Le 22 juillet dernier, Dieu a brusquement rappelé à lui le P. Émile Bergh. Vie Consacrée se voit privée de celui qui fut son directeur pendant près de 25 ans, et nombreuses sont les âmes et les communautés religieuses qui perdent en lui un conseiller au dévouement inlassable.
Durant la première quinzaine de juillet, le Père avait encore dirigé deux retraites en France. Il en revint fort fatigué. Trois jours plus tard, il fut transporté à Louvain, à la clinique des Sœurs Franciscaines. L’on fit un électrocardiogramme. Soudain le Père fut saisi d’un malaise qui s’avéra vite irrémédiable. Un confrère, appelé d’urgence, donna l’Onction des Malades à celui qui tant de fois était accouru au lit des mourants pour leur procurer ce réconfort du Christ. Tandis qu’on récitait les prières des agonisants, il paraissait devant Dieu. « Je n’ai plus que peu de temps à souffrir », venait-il de dire à la Sœur infirmière.
Trois jours après, ses obsèques eurent lieu au scolasticat jésuite d’Eegenhoven. Tous ceux qui y prirent part eurent l’impression d’être rassemblés par lui. Outre les confrères de sa communauté, sa famille, ses amis, des gens qu’il avait aidés de multiples façons, il y avait là une centaine de Sœurs. Leur présence était un témoignage reconnaissant rendu au dévouement multiforme du P. Bergh à la vie religieuse. Tandis que l’on procédait à l’inhumation dans le cimetière aménagé dans le jardin du scolasticat, des larmes coulèrent sur maints visages.
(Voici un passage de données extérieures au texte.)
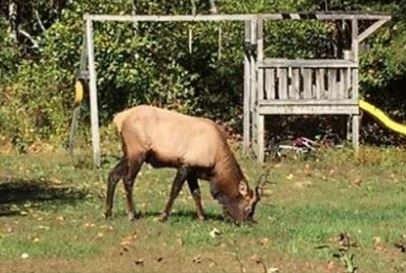 elk-sighting-in-sc_281140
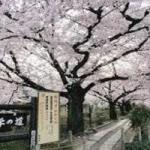 哲学の道~銀閣寺の趣ある歴史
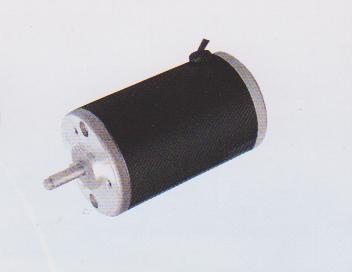 ZDN系列直流稀土電動機 1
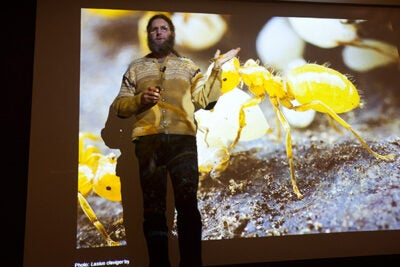 "A senior research fellow in ecology at Harvard Forest, Aaron Ellison discussed his new book, ""A Field Guide to the Ants of New England,"" to an enthusiastic crowd that included members of the Harvard community and local fans of ecology."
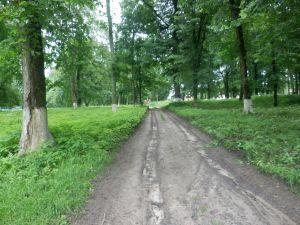 Как меняется графский парк в Линовице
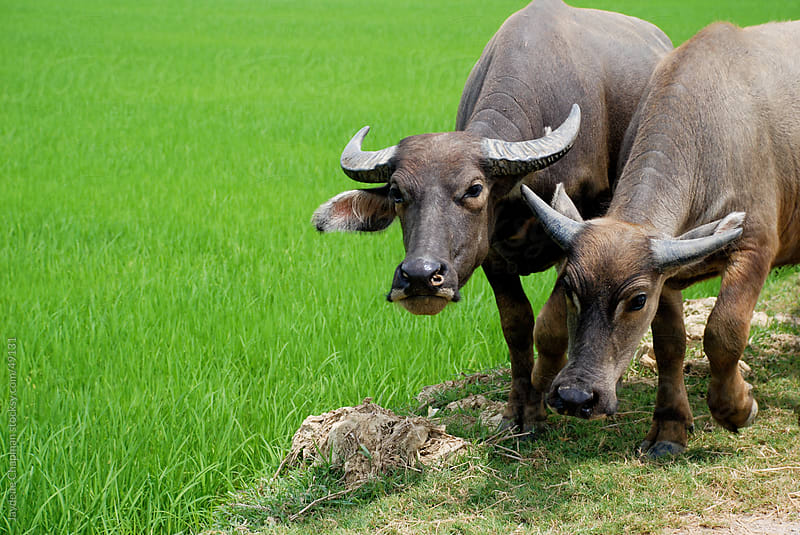Two water buffalo with big horns working along side a green rice field, Vietnam by Jaydene Chapman for Stocksy United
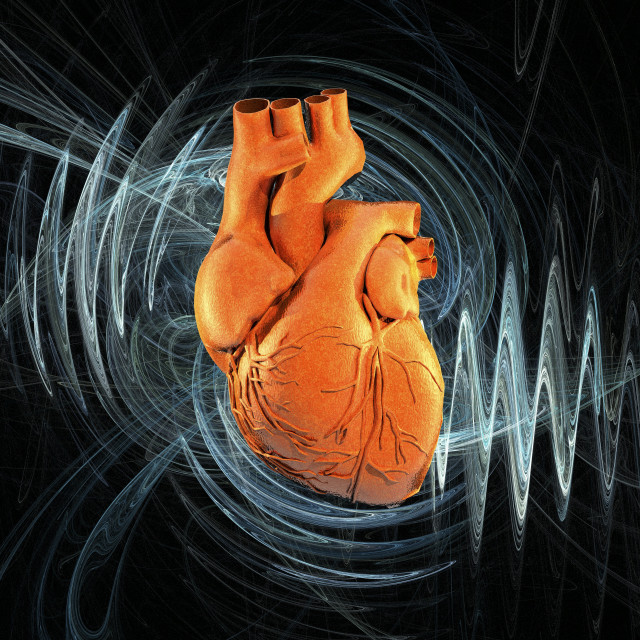"""Heartbeat, conceptual artwork"" stock image"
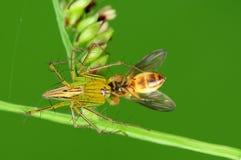 Ragno del lince che mangia un ape nella sosta Fotografia Stock Libera da Diritti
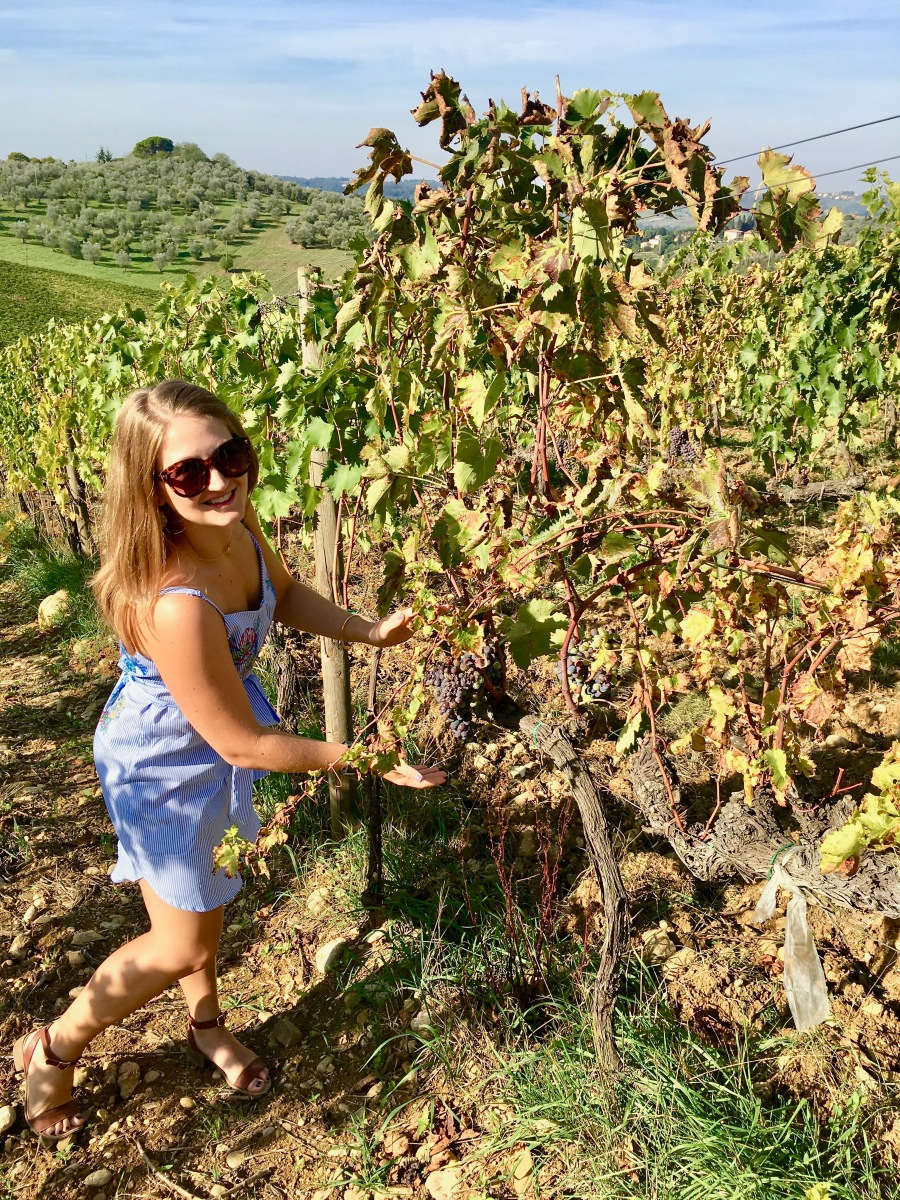 Wandering the vineyards in the Chianti wine region of Italy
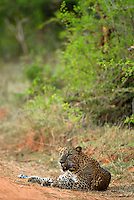 Leopard in Yala National Park,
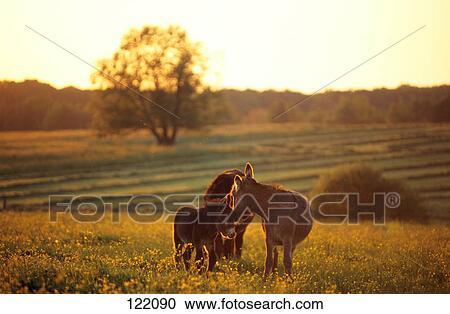 免版税(rf)类图片 - poitou, 驴, 带, 驹, 在上, 草地.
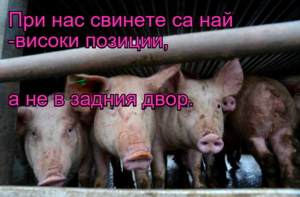 При нас свинете са най -високи позиции, а не в задния двор.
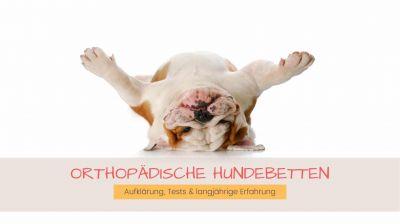 Orthopädisches Hundebett für einen gesunden Schlaf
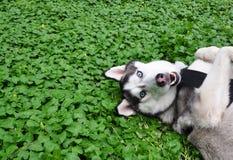 Husky siberiano en el campo de tréboles Fotografía de archivo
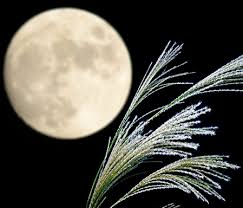 what is the meaning of japanese moon festival otsukimi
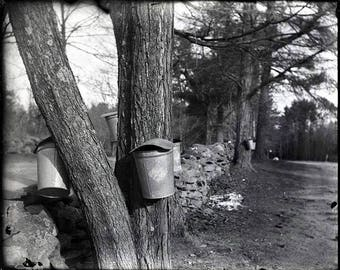 Buckets.  Limited Edition.  Signed Black and White Print.  Printed in the Darkroom from my own Hand-Coated Dry Plate Negative.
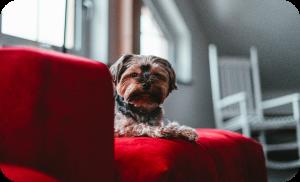 puppy on a luxurious silk sofa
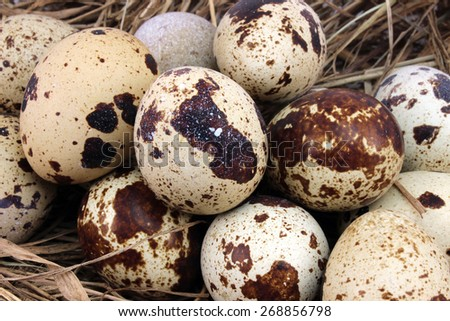 Many spotted quail eggs as a background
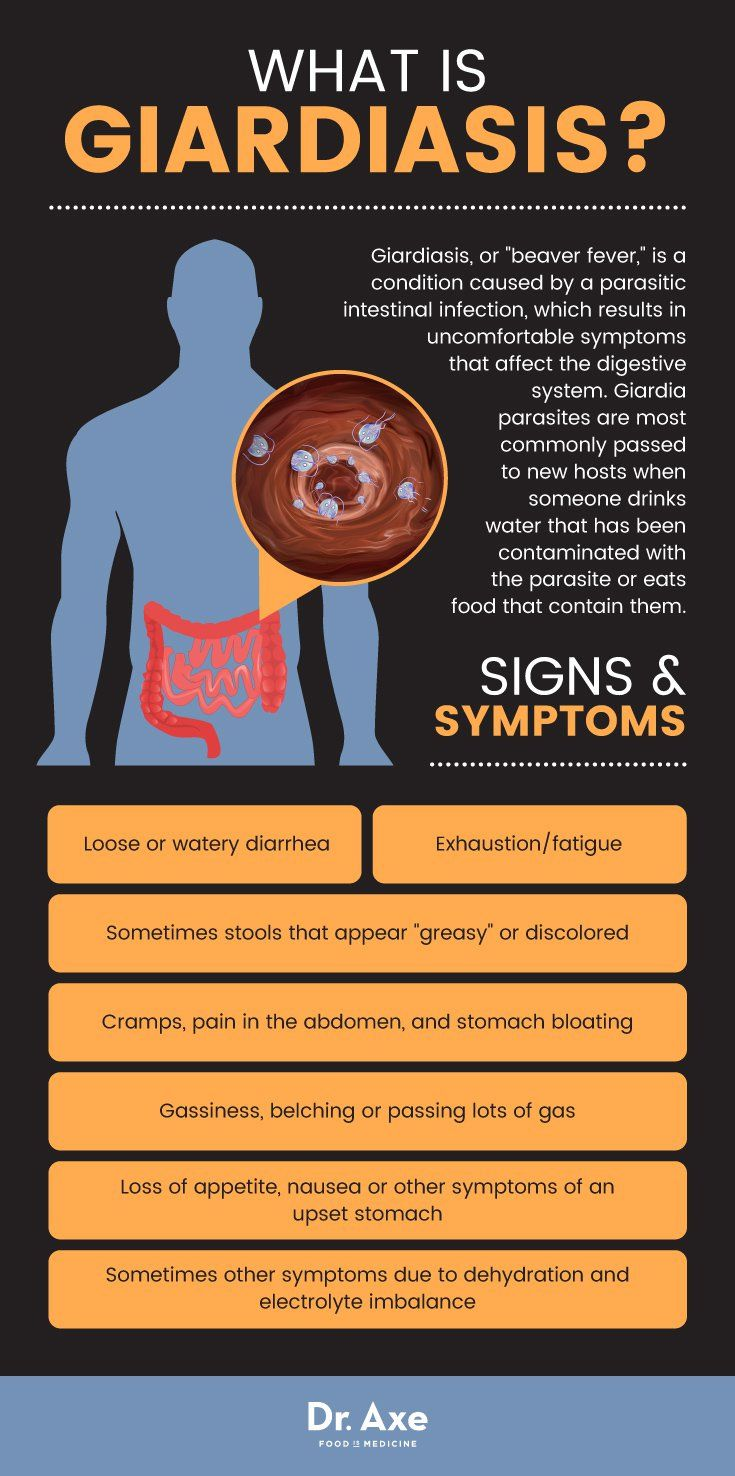 what to eat after giardia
Mais la paix et l’assurance de la récompense reçue de Dieu dominaient dans tous les cœurs.
Les étapes de sa vie
Émile Bergh naît à Gembloux, le 25 janvier 1898. Il se montre un enfant toujours égal à lui-même, sérieux, aimable, doux et très avenant. Il fait ses humanités à Liège, chez les Jésuites du Collège Saint-Servais, où il est toujours premier de classe. Du début de la guerre 1914 à février 1915, il se dépense sans compter au service des blessés. Puis il cherche à rejoindre le front. En 1916, il va passer la frontière hollandaise, quand il est arrêté et emprisonné, en Belgique, puis en Allemagne. L’étonnant apostolat qu’il exerça alors est presque entièrement resté son secret. La captivité altère pour toujours sa santé, ce qui n’empêchera pas une surprenante carrière de travail et de dévouement. Entré dans la Compagnie de Jésus au noviciat d’Arlon en 1919, il passe ensuite au scolasticat de Louvain pour sa philosophie et sa théologie, entre lesquelles s’intercale une « régence » à Anvers Saint-Ignace. Ordonné prêtre le 24 août 1930, il fait son troisième an à Tronchiennes sous la direction du P. J.-B. Herman. Puis il revient à Louvain, d’abord pour un doctorat en droit canon à l’Université [1], puis comme professeur de morale et de droit canon de 1936 à sa mort.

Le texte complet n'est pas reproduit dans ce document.